RECORDS SHOWN:
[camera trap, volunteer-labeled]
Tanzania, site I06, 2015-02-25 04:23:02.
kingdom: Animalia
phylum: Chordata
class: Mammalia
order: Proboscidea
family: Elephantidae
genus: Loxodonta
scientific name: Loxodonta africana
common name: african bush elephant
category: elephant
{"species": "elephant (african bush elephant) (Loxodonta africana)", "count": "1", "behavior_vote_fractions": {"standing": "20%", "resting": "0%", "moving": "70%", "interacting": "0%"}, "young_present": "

YOUR TASK: Pull out each line of the records holding the string "Loxodonta".

REPLY:
genus: Loxodonta
scientific name: Loxodonta africana
{"species": "elephant (african bush elephant) (Loxodonta africana)", "count": "1", "behavior_vote_fractions": {"standing": "20%", "resting": "0%", "moving": "70%", "interacting": "0%"}, "young_present": "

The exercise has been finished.